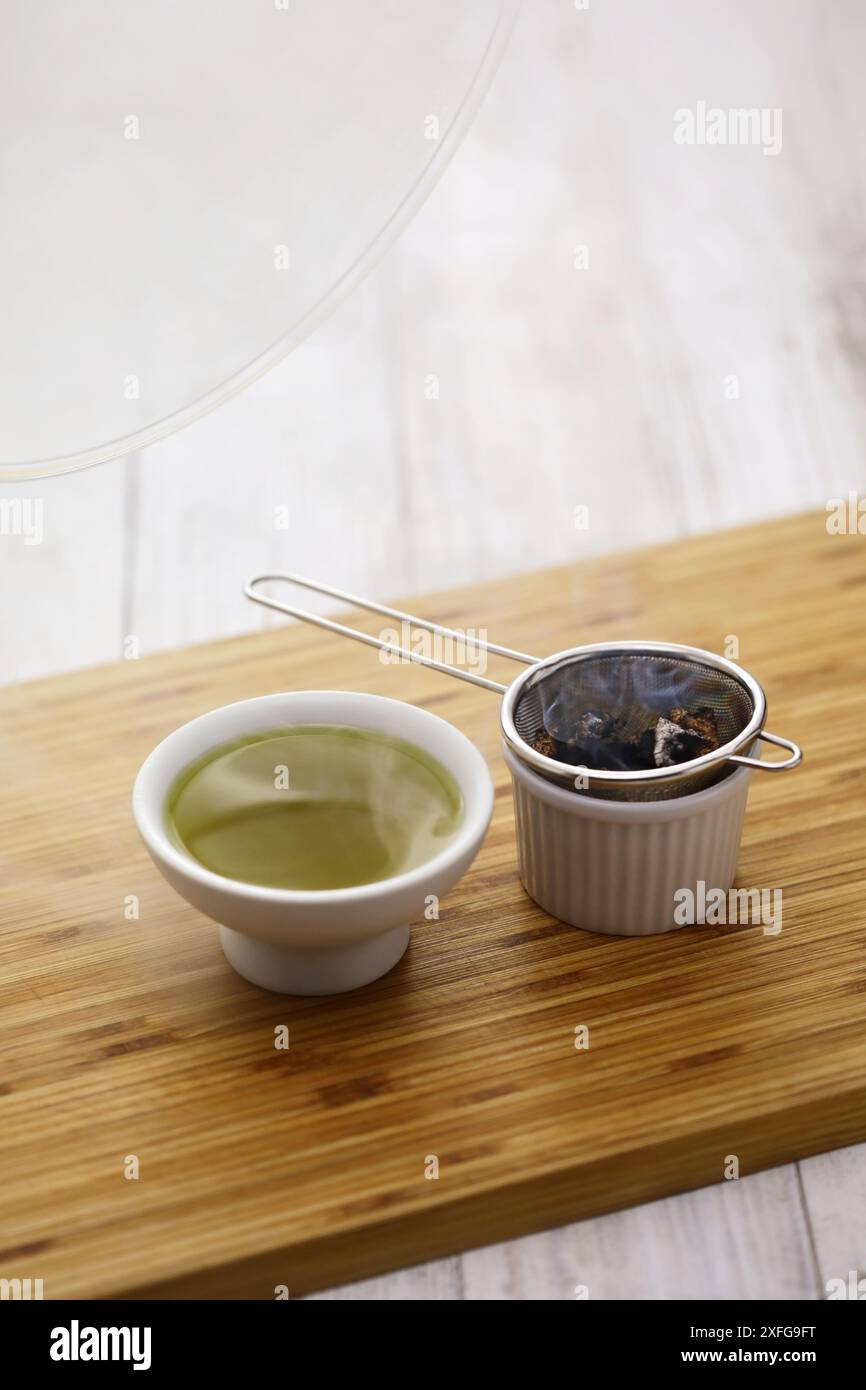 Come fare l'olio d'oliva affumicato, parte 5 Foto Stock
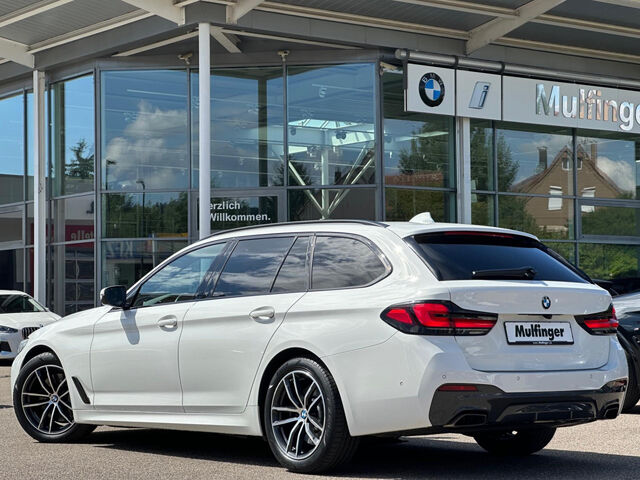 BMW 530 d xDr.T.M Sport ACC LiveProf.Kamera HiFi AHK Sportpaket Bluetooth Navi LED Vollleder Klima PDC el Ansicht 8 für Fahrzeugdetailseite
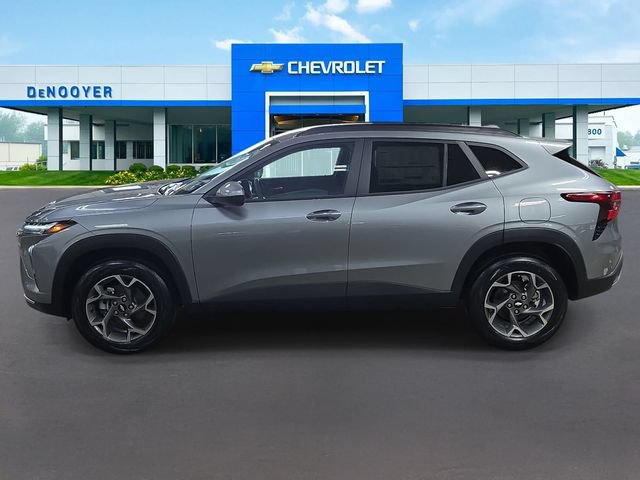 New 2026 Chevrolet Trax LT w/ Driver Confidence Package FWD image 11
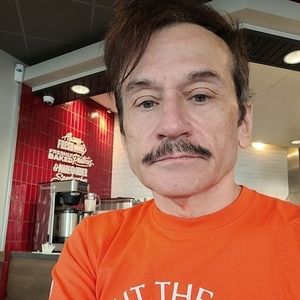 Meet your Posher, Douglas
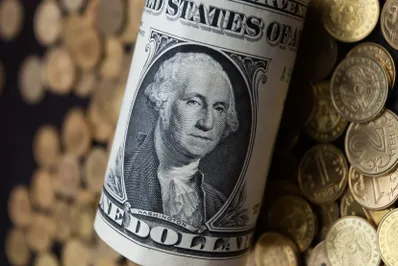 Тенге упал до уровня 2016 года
= = =
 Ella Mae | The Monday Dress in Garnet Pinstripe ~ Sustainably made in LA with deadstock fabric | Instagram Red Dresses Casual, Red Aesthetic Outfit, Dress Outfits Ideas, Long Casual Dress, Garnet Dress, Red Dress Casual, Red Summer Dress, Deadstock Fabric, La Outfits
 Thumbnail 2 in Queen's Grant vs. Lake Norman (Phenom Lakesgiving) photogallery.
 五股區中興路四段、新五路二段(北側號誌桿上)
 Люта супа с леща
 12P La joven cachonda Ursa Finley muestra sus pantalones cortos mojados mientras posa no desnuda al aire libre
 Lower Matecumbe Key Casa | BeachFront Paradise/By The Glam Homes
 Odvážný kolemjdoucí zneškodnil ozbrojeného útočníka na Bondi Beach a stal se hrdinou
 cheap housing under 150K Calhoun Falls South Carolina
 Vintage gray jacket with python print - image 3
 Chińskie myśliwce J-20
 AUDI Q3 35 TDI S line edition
= = =
■ WHAT YOU HAVE TO DO: Starting at the line that has "Ella Mae | The" and stopping after the line that has "Люта супа с леща", write that stretch of the material out again with "Monday" swapped for "Sunday" and nothing else changed.

■ WRITTEN ANSWER:
 Ella Mae | The Sunday Dress in Garnet Pinstripe ~ Sustainably made in LA with deadstock fabric | Instagram Red Dresses Casual, Red Aesthetic Outfit, Dress Outfits Ideas, Long Casual Dress, Garnet Dress, Red Dress Casual, Red Summer Dress, Deadstock Fabric, La Outfits
 Thumbnail 2 in Queen's Grant vs. Lake Norman (Phenom Lakesgiving) photogallery.
 五股區中興路四段、新五路二段(北側號誌桿上)
 Люта супа с леща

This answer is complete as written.